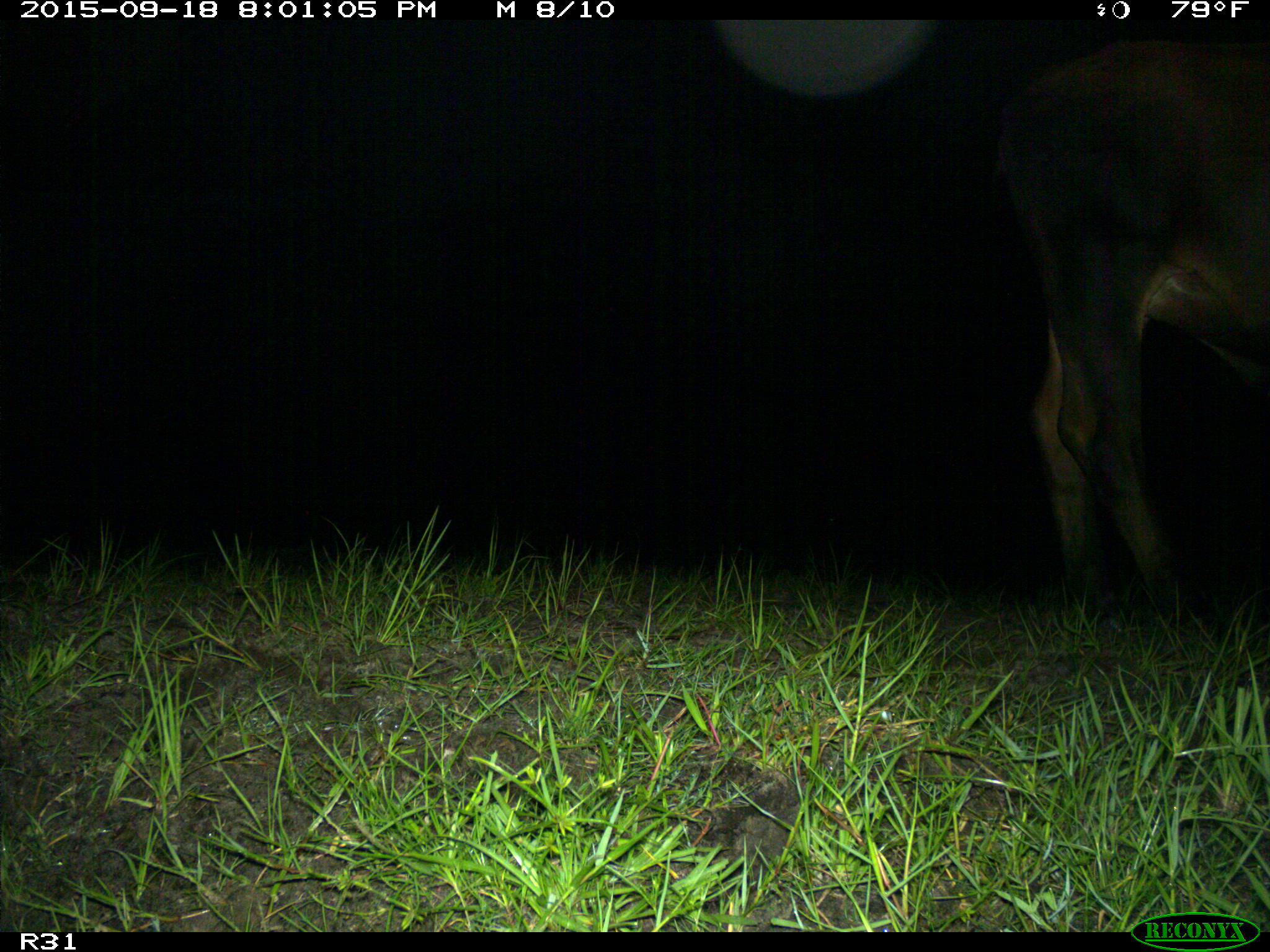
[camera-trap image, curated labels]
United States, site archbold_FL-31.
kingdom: Animalia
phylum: Chordata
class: Mammalia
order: Artiodactyla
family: Bovidae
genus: Bos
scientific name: Bos taurus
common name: domestic cow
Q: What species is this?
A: Bos taurus (domestic cow).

Problem to solve:
All the lines above must be written out exactly, without a single picture.

Solution for this exercise:
[camera-trap image, curated labels]
United States, site archbold_FL-31.
kingdom: Animalia
phylum: Chordata
class: Mammalia
order: Artiodactyla
family: Bovidae
genus: Bos
scientific name: Bos taurus
common name: domestic cow
Q: What species is this?
A: Bos taurus (domestic cow).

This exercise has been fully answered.